Stellar Atmospheres

TL;DR

This paper reviews the methods for modeling stellar atmospheres, emphasizing the physics involved, including radiative transfer, convection, and magnetic effects, to interpret stellar spectra and understand star properties.

Contribution

It provides a comprehensive overview of the theoretical foundations and computational techniques for stellar atmosphere modeling, including LTE assumptions and non-LTE effects.

Findings

Highlights the importance of opacities and source functions in models.

Discusses the impact of stellar winds, rotation, and magnetic fields.

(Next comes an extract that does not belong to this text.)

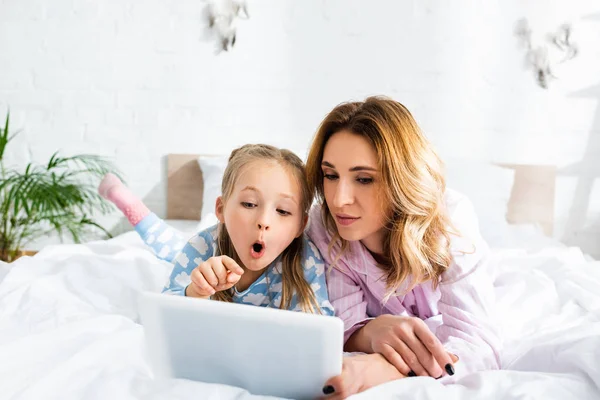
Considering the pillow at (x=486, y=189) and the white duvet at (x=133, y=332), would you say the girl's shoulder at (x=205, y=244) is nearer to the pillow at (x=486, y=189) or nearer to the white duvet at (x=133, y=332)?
the white duvet at (x=133, y=332)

Outlines procedures for quantitative spectral analysis.

Abstract

Stars play a decisive role in our Universe, from its beginning throughout its complete evolution. For a thorough understanding of their properties, evolution, and physics of their outer envelopes, stellar spectra need to be analyzed by comparison with numerical models of their atmospheres. We discuss the foundations of how to calculate such models (in particular, density and temperature stratification, affected by convective energy transport in low-mass stars), which requires a parallel treatment of hydrodynamics, thermodynamics and radiative transfer. We stress the impact of emissivities, opacities, and particularly their ratio (source function), and summarize how these quantities are calculated, either adopting or relaxing the assumption of LTE (local thermodynamic equilibrium). Subsequently, we discuss the influence and physics of stellar winds (and their various driving mechanisms as a function of stellar type), rotation, magnetic fields, inhomogeneities, and multiplicity. Finally, we outline the basics of quantitative spectroscopy, namely how to analyze observed spectra in practice.